New age motivational facilitators say that to accomplish a thing, first it must be visualized. This is also true for artists. Although I recall a quote by Picasso who believed that if a thing could be that easily conceived, it probably was not worth the effort to do. Yet it was Picasso who was vastly influenced by the same figures of beasts and creatures from the caves of Lascaux and the sculpture of Catalhoyuk.

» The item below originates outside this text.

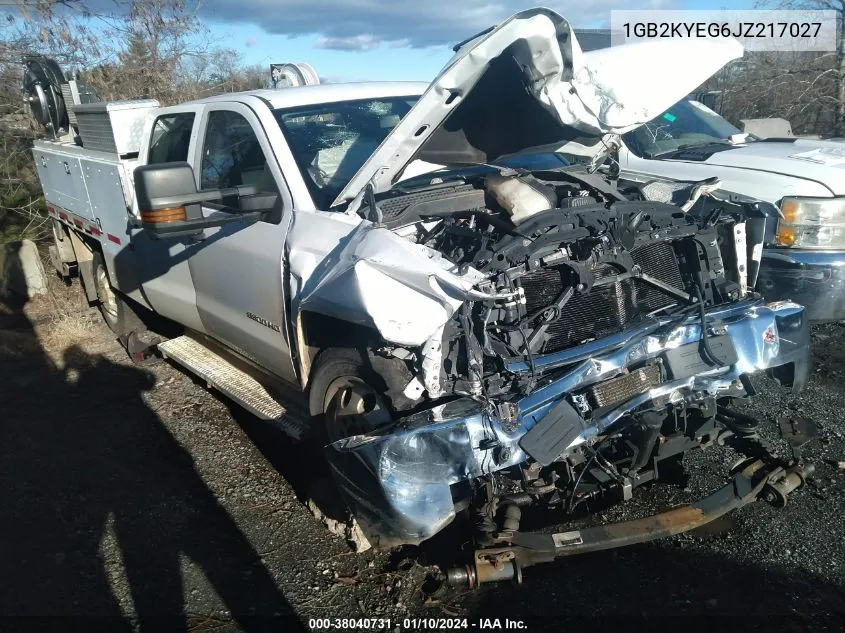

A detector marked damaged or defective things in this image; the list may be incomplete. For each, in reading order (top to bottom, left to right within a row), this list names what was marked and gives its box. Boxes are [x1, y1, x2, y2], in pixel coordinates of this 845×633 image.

crushed front end [320, 168, 808, 568]
broken headlight [776, 196, 845, 248]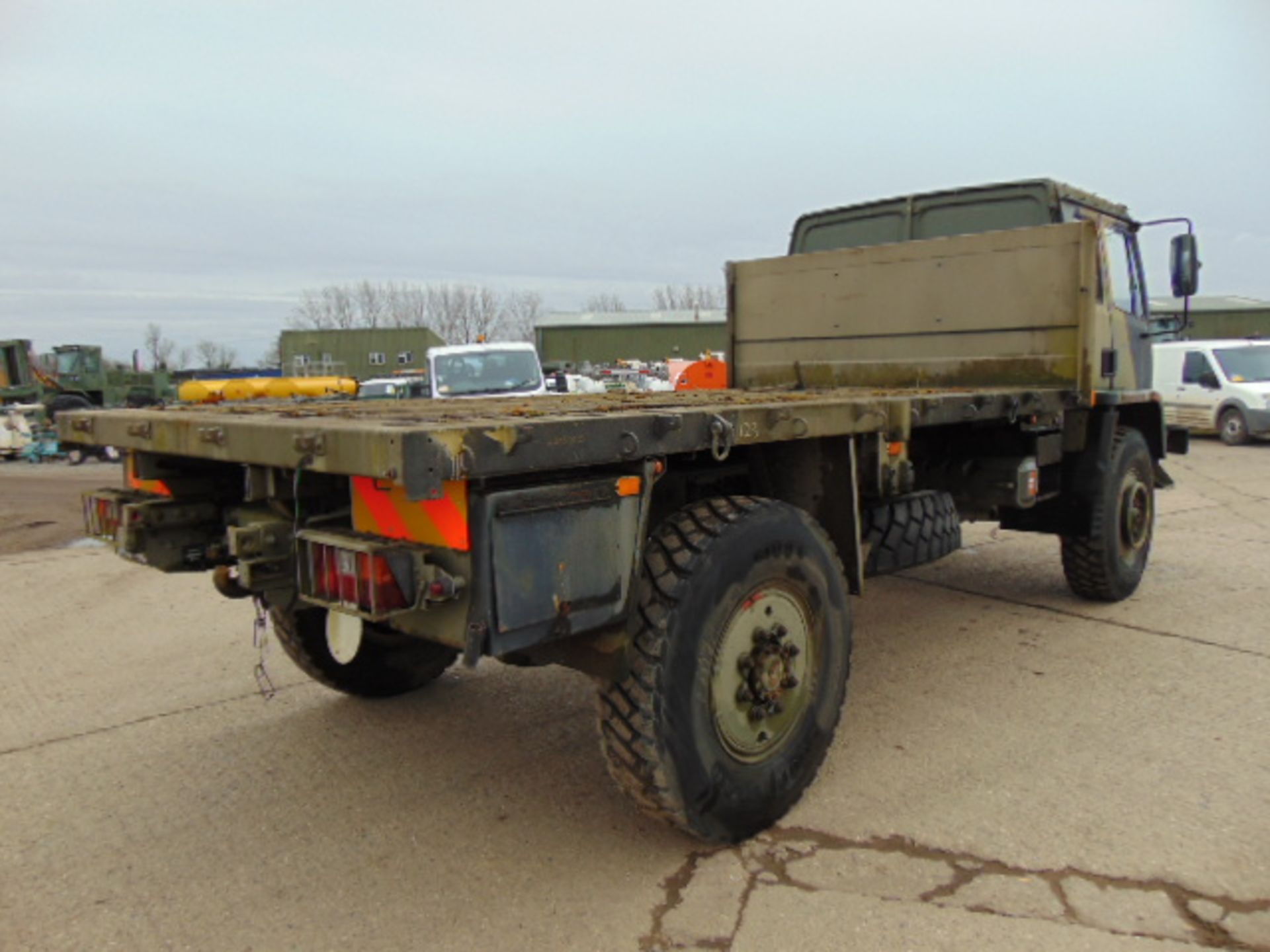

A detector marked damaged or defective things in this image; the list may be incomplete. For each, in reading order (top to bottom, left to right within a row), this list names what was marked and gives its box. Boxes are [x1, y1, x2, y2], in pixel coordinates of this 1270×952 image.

cracked concrete ground [0, 442, 1265, 952]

Our perception of what art is extremely narrows our ability to accept the visual prompt as a life force. Australian Aboriginal people have a rich and complex way of archiving their history. Yet Western culture has rarely accredited this imagery as anything other than simply “visual art”. To the Aboriginal Peoples, the images of Dream Time are not just archetypal, they are instructional, much in the same way that religious iconography was instructional to a population which could not read the written word. The paintings and cave markings of the Aboriginal tell the story of their creation myths, they tell of the law of the elders, of the beginnings of civilization and of the history of the ancients. Yet Western semantics call these works “Art”, thus relegating them to the merely entertaining or decorative.

Dream Time imagery is much more than that. It is oral history passed through visual medium – or, better put, it is interpretation of culture within that group.

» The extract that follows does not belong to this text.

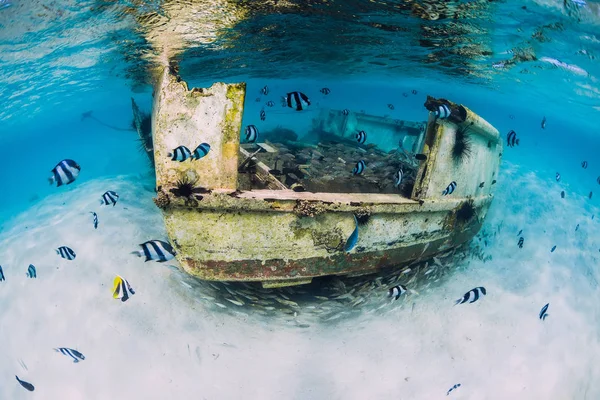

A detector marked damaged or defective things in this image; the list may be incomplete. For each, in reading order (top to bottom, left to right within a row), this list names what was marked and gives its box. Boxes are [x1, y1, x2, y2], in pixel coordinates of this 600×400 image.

rusted metal structure [149, 69, 502, 288]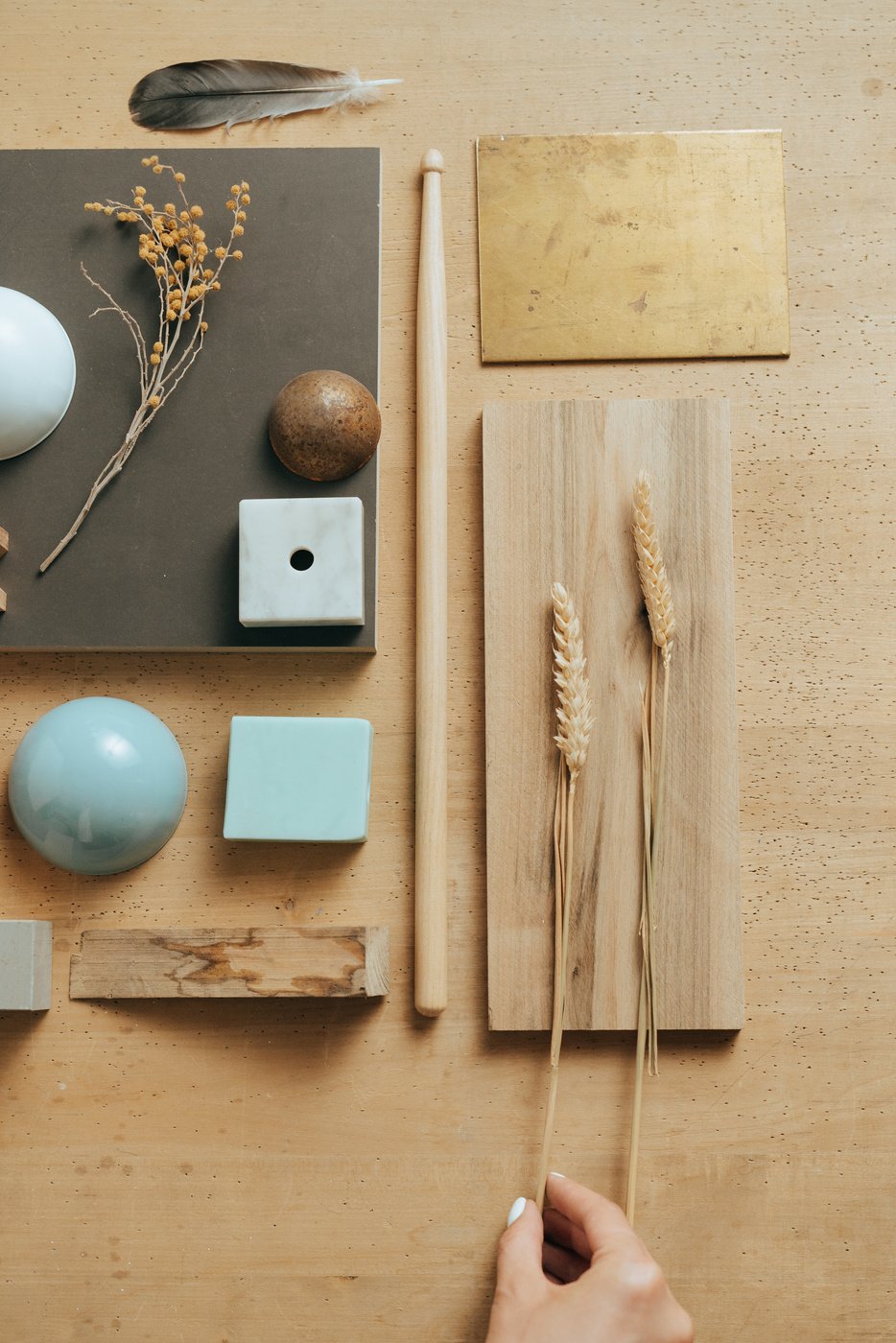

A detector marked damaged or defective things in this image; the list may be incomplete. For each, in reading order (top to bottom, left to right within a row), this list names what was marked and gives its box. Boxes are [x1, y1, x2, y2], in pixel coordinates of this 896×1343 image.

rusty brown sphere [266, 373, 378, 483]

In the Himalaya the numerous tribes of people, who for the most part were nomadic, share much symbolism amongst themselves. Much of the meaning of those symbols, as they were begun, has been lost through the transient nature of nomadism and the melding of many religious traditions. But we can plainly see the connections to the mystical in many of these symbols, most notably the reverse swastika. Over time, it has served no culture’s interest to apply modern values to those symbols. In fact, the more conjecture about the symbolism that is done, the further away we move from possibly understanding the original intent.

Perhaps the well adjusted artist is an oxymoron. I myself do not believe this to be true, but if we seriously look at creativity and mental disorder, we see that the most creative people are often disordered people. Creative people appear to be more open to incoming stimuli from the surrounding environment. Less creative people might be seen as learning and adopting a method of ‘latent inhibition’ – or the capacity to ignore stimuli which might be irrelevant to their needs. This theory would mean that creative individuals remain in contact with the extra information constantly streaming into their consciousness. It would seem that emotional range, or the very thing that gives great artists an edge, might also be the very same symptomatic responses that give Manic Depressive individuals a bipolar diagnosis.

Was the artist of 50 thousand years ago a lone individual with visions of the hunt and the dying animals butchered for food paying homage to the same when he/she/they entered the caves of Lascaux and found the textured walls a perfect canvas for telling the story of bison, deer, wolf?

Were the sculptors of Catalhoyuk protecting their homes with visual reminders of the most powerful beasts of their plains? And what of the skull decorators of Jericho? Were they creating a lasting tribal history when they embellished the skulls of their dead?

The answers to these questions will never be clear to us. But one thing will be clear, that the artist is a story teller; the person who interprets dreams, history, sense of place and time, and most importantly – of continuum.